I began to think her innocent, and lost some of the gloom which had been oppressing me.
"You remember now?" said I.
"Oh, yes, I remember that."
Her manner so completely declared that her acknowledgments stopped there, I saw it would be useless to venture further. If she were innocent she could not tell more, if she were guilty she would not; so, feeling that the inclination of my belief was in favor of the former hypothesis, I again took her hand, and said:
"I see that you can give me no help. I am sorry, for the whole happiness of a man, and perhaps that of a woman also, depends upon the discovery as to who took the letter from out the Bible where I had hidden it on that unfortunate morning." And, making her another low bow, I was about to take my departure, when she grasped me impulsively by the arm.
"What man?" she whispered; and in a lower tone still, "What woman?"
I turned and looked at her. "Great heaven!" thought I, "can such a face hide a selfish and intriguing heart?" and in a flash I summoned up in comparison before me the plain, honest, and reliable countenance of Mrs. Couldock and that of the comely and unpretending Miss Dawes, and knew not what to think.
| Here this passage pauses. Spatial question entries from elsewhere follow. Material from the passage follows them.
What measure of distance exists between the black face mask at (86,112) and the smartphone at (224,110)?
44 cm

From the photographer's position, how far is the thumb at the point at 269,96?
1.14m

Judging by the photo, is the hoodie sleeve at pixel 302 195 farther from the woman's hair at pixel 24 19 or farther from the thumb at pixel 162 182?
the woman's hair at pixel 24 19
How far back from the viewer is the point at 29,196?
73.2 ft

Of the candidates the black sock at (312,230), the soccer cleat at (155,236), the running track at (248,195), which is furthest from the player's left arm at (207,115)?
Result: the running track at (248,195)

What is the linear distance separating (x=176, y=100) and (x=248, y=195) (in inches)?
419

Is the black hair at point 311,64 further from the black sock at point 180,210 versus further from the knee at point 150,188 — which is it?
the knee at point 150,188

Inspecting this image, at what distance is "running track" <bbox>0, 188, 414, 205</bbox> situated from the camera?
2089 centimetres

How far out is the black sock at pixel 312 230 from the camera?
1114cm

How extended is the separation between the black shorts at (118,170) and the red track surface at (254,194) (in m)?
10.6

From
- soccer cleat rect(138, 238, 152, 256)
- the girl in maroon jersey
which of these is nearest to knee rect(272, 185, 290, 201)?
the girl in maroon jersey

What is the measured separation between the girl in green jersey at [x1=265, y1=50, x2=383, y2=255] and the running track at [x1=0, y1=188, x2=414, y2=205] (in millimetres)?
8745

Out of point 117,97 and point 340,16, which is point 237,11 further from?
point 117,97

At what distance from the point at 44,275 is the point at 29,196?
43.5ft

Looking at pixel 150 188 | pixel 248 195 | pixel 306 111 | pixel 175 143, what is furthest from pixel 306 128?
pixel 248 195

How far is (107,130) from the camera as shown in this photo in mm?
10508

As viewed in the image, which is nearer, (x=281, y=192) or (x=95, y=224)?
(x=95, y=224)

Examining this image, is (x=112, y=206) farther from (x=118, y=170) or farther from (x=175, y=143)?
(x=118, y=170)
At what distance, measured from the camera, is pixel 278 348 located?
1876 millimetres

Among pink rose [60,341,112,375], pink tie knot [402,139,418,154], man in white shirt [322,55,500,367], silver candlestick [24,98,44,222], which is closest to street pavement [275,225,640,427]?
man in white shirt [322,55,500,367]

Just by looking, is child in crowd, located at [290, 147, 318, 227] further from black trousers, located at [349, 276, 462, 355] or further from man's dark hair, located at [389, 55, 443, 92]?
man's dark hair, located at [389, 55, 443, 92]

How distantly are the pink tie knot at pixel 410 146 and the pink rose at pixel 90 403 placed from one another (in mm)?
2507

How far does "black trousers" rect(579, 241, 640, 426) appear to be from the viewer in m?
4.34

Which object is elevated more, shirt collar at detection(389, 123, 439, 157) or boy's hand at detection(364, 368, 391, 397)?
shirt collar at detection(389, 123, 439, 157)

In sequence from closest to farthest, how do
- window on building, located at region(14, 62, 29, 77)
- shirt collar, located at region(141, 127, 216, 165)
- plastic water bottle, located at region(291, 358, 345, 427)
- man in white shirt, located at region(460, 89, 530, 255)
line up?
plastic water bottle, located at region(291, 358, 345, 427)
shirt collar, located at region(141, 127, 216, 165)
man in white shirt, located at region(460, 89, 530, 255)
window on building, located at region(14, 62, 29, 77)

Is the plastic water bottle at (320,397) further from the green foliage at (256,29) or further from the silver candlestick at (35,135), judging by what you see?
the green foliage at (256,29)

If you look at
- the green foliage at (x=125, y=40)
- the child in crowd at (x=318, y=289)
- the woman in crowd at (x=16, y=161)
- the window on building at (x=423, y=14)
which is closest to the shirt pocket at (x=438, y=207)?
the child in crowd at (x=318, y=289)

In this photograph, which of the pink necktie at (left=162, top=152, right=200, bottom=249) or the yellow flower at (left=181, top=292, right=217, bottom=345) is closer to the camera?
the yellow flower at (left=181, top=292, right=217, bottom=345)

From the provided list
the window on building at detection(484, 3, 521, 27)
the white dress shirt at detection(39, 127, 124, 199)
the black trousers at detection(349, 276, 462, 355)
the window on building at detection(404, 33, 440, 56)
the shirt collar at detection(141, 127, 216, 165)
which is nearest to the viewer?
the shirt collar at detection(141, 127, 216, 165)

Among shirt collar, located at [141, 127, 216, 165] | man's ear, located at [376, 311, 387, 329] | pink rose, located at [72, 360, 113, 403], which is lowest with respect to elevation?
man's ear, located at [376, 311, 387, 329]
"You do not mean yourself?" she continued, as she met my look of distress.
"No," I returned; "happily for me my welfare is not bound up in the honor of any woman." And leaving that shaft to work its way into her heart, if that heart were vulnerable, I took my leave, more troubled and less decided than when I entered.
For her manner had been absolutely that of a woman surprised by insinuations she was too innocent to rate at their real importance. And yet, if she did not take away that letter, who did? Mrs. Couldock? Impossible. Miss Dawes? The thought was untenable, even for an instant. I waited in great depression of spirits for the call I knew Taylor would not fail to make that evening.